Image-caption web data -
[Start of section]

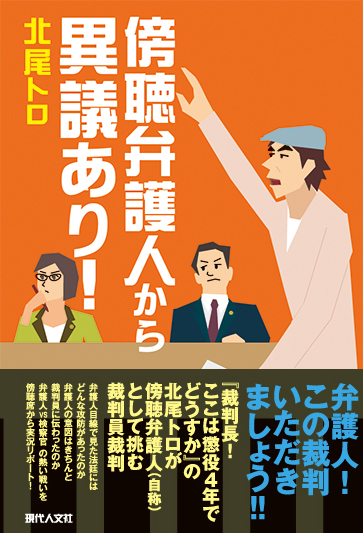 ブックカバーデザイン 北尾トロ 著書『傍聴弁護人から異議あり!』_f0172313_351434.jpg
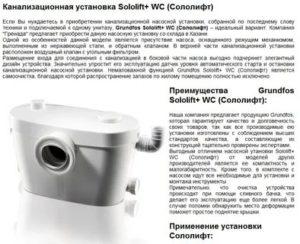 Сололифт для канализации – устройство, работа и монтаж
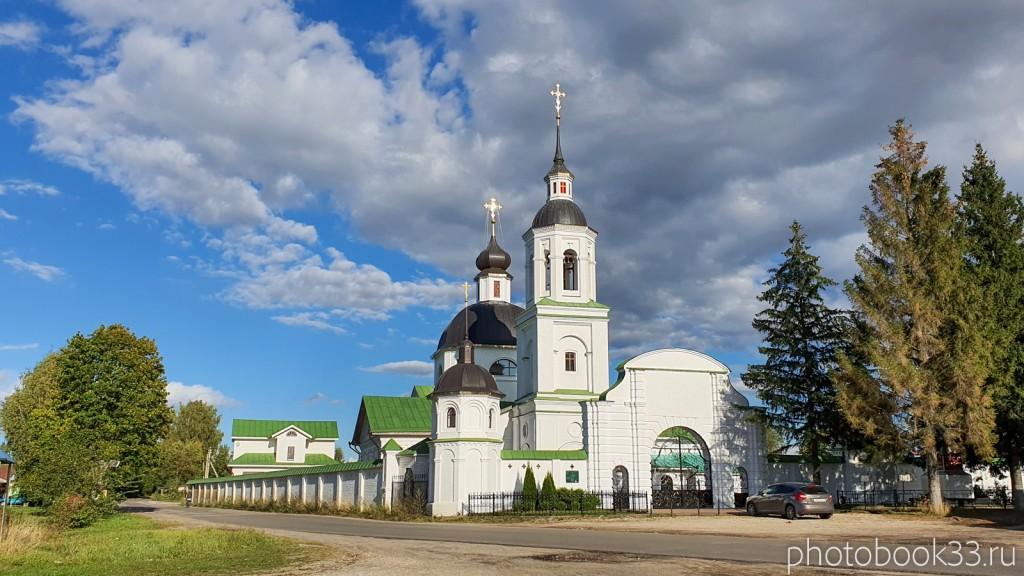 Достопримечательности Лазарево, Муромский район 02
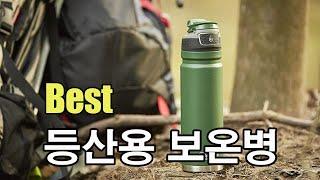 [박영준TV] 최고의 등산용 보온병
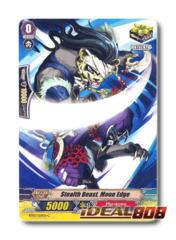 Stealth Beast, Moon Edge - BT05/059EN - C
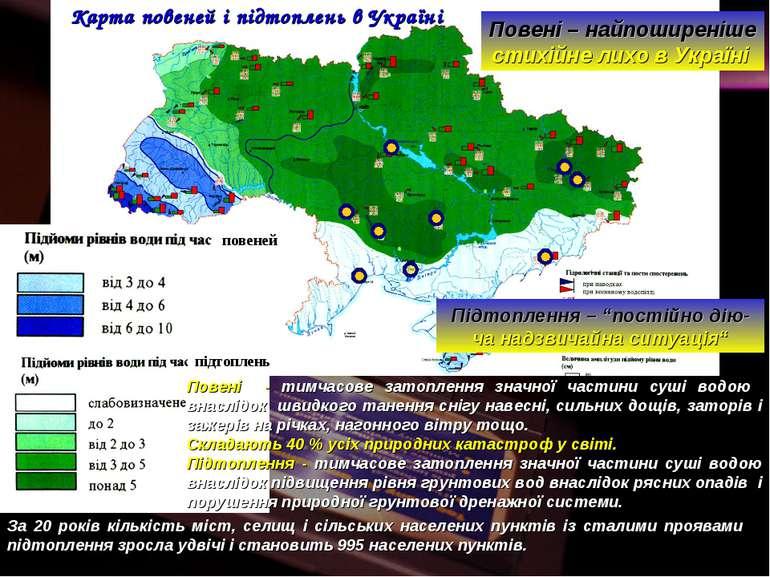 Карта повеней і підтоплень в Україні Повені – найпоширеніше стихійне лихо в У...
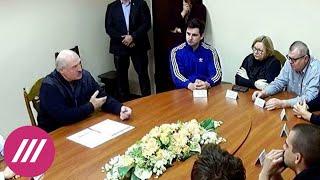 Лукашенко встретился с белорусскими оппозиционерами в СИЗО // Здесь и сейчас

[End of section]

Task to carry out - Where the line containing "Stealth Beast, Moon Edge - BT05/059EN - C" appears in the data above, begin there and output every line through the last, exactly and without pictures.

Answer for the task -
 Stealth Beast, Moon Edge - BT05/059EN - C
 Карта повеней і підтоплень в Україні Повені – найпоширеніше стихійне лихо в У...
 Лукашенко встретился с белорусскими оппозиционерами в СИЗО // Здесь и сейчас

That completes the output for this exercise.